## [Work to be completed]
Output every entry exactly as written.

## [Data for this task]
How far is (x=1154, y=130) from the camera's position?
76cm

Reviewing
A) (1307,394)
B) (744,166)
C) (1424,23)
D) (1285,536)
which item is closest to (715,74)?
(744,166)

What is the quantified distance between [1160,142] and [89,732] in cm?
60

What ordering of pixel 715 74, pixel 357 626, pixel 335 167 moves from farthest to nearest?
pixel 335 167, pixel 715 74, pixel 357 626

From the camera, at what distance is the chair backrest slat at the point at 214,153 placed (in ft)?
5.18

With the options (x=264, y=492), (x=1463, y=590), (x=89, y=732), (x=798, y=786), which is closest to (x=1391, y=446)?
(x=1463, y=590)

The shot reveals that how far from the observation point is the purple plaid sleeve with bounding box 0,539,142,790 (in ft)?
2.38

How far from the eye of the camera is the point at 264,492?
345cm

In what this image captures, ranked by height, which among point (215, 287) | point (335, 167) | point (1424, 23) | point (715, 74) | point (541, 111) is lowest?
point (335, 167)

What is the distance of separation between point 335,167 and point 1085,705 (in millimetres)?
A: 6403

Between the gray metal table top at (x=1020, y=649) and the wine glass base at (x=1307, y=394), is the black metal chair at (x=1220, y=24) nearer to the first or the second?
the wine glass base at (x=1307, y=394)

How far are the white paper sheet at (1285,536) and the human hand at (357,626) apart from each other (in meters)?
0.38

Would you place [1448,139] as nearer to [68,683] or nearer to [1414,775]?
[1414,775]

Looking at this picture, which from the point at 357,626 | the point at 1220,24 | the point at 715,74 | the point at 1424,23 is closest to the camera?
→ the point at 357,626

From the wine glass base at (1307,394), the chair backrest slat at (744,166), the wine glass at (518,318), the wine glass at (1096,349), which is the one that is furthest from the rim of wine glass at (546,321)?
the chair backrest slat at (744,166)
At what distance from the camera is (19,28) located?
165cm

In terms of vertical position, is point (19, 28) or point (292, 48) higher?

## [Task output]
How far is (x=1154, y=130) from the camera's position?
76cm

Reviewing
A) (1307,394)
B) (744,166)
C) (1424,23)
D) (1285,536)
which item is closest to (715,74)?
(744,166)

What is the quantified distance between [1160,142] and [89,732] in cm?
60

What ordering of pixel 715 74, pixel 357 626, pixel 335 167 moves from farthest to nearest?
pixel 335 167, pixel 715 74, pixel 357 626

From the camera, at what distance is the chair backrest slat at the point at 214,153 placed (in ft)?
5.18

With the options (x=264, y=492), (x=1463, y=590), (x=89, y=732), (x=798, y=786), which is closest to (x=1391, y=446)?
(x=1463, y=590)

The shot reveals that how far from the observation point is the purple plaid sleeve with bounding box 0,539,142,790 (in ft)?
2.38

How far from the eye of the camera is the point at 264,492?
345cm

In what this image captures, ranked by height, which among point (215, 287) | point (335, 167) | point (1424, 23) | point (715, 74) | point (541, 111) is lowest?
point (335, 167)

What is the distance of separation between point 335,167 and point 1085,705 (in millimetres)?
A: 6403

Between the gray metal table top at (x=1020, y=649) and the wine glass base at (x=1307, y=394), is the black metal chair at (x=1220, y=24) nearer to the first or the second?
the wine glass base at (x=1307, y=394)

How far are the white paper sheet at (1285,536) and the human hand at (357,626) apart from each other (in meters)?
0.38

Would you place [1448,139] as nearer to [68,683] or nearer to [1414,775]?
[1414,775]

Looking at this picture, which from the point at 357,626 | the point at 1220,24 | the point at 715,74 | the point at 1424,23 is closest to the camera?
→ the point at 357,626

From the wine glass base at (1307,394), the chair backrest slat at (744,166), the wine glass at (518,318), the wine glass at (1096,349), which is the one that is furthest from the rim of wine glass at (546,321)?
the chair backrest slat at (744,166)
At what distance from the camera is (19,28) located?
165cm

In terms of vertical position, is point (19, 28) or point (292, 48) higher?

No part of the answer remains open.